Affiliation:
1. SELÇUK ÜNİVERSİTESİ
2. BANDIRMA ONYEDI EYLUL UNIVERSITY
Abstract
Amaç: Yapmış olduğumuz bu çalışmada, izole koroner baypas operasyonu yapılan ve erken postoperatif dönemde ciddi plevral efüzyon gelişen hastalarda, preoperatif ve operatif faktörlerin postoperatif plevral efüzyon ile ilişkisinin belirlenmesi amaçlandı.
Yöntemler: Bu çalışmamızda, Şubat 2001 ile Temmuz 2013 tarihleri arasındaki çalıştığımız kliniklerdeki opere edilen 7862 izole koroner arter bypass cerrahisi olgusu retrospektif olarak incelendi.
Bulgular: Çalışmaya dahil edilen hastalardan 175 (%2.2) olguda erken-ciddi plevral efüzyon gelişti. Bu olguların yaş ortalaması 66.3±9.5 (55-76) idi. Olguların 149 (%85.1)’u elektif şartlarda, 26 (%14.9)’sı ise acil şartlarda operasyona alındı. Olguların ortalama kardiyopulmoner bypass zamanı, 70±28 (40-100) dakikaydı. Olgulardan 161 (%92)‘inde sol internal torasik arter (LİTA) ve safen ven greft (SVG) birlikte kullanıldı. Olguların 126 (%72)’sı nefes darlığı, 115 (%65.7)’si kuru öksürük, 28 (%16)’i prodüktif öksürük, 50 (%28.6)’si takipne, 22 (%12.5)’i ise göğüs ağrısı şikayeti ile tekrar başvurdu. Olguların 154 (%88)’ünde sol hemitoraksta erken ciddi plevral efüzyon gelişti. Bu olguların 148 (%84.6)’inde LİTA+SVG, 6 (%3.4)’sında ise sadece SVG kullanıldı. Olguların 14 (%8)’ünde sağ hemitoraksta erken ciddi plevral efüzyon gelişti. Bu olguların ise 10 (%5.7)’unda LİTA+SVG, 4 (%2.3)’ünde ise sadece SVG kullanıldı. Bilateral erken ciddi plevral efüzyon gelişen olgular ise 7 (%4) idi. Bu olguların 3 (%1.7)’ünde LİTA+SVG, 4 (%2.3)’ünde ise sadece SVG kullanıldı.

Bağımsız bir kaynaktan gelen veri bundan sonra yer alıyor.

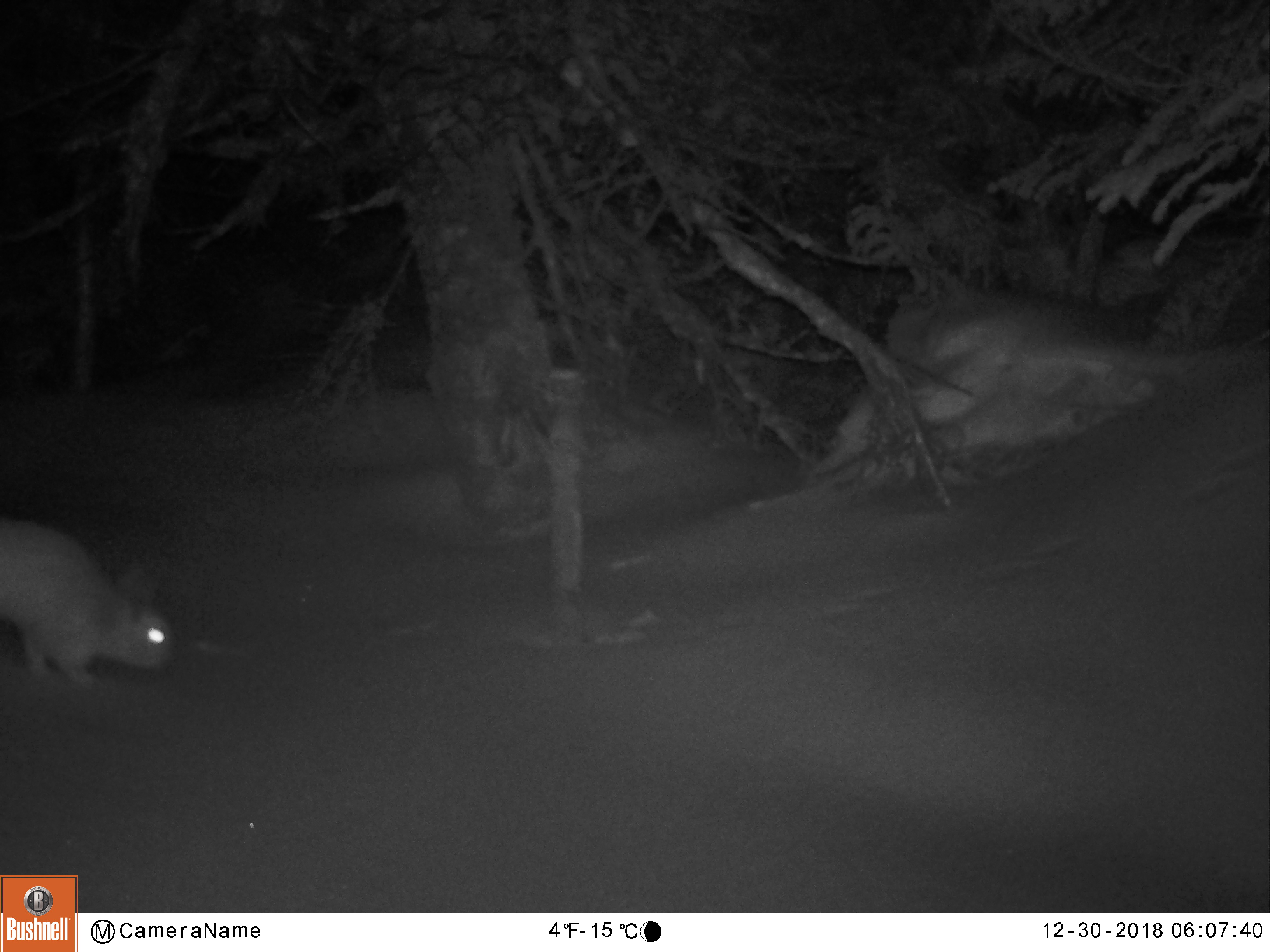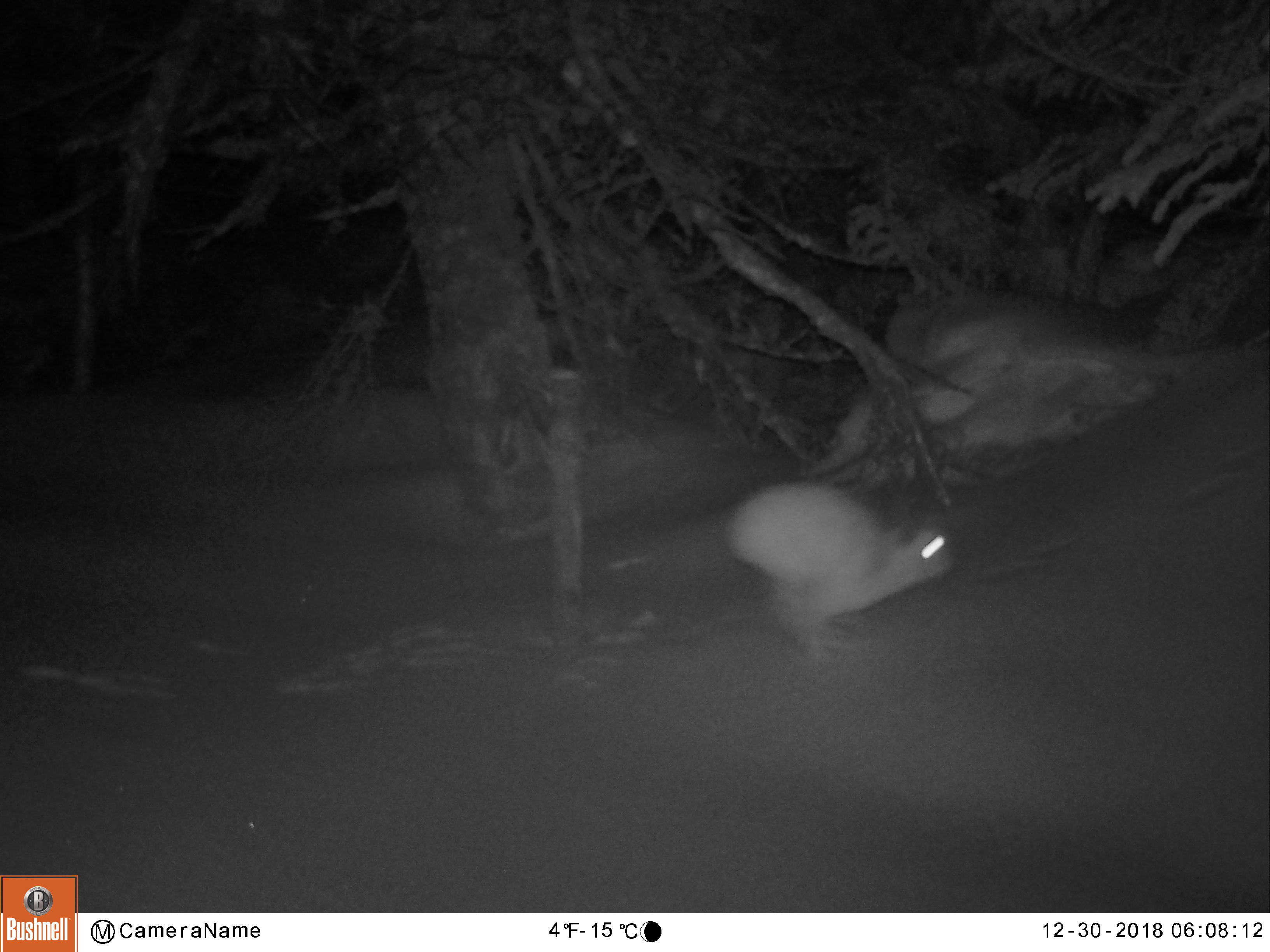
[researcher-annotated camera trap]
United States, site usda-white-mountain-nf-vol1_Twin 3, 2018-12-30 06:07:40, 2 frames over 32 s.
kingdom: Animalia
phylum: Chordata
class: Mammalia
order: Lagomorpha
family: Leporidae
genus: Lepus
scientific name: Lepus americanus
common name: snowshoe hare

Sonuç: Koroner arter bypass cerrahisinin postoperatif pulmoner fonksiyonun bozulmasına neden olduğu bilinmektedir. Koroner arter bypass cerrahisinin en sık görülen komplikasyonlarından biri de plevral efüzyondur. Postoperatif oluşan bu tablonun hastanede kalış süresinin artması ve operasyon sonrası yüksek morbidite ile ilişkili olduğu bilinmektedir. Postoperatif hasta yönetimi ve morbidite değerlendirilmesi açısından preoperatif risklerin belirlenmesi önem arz etmektedir.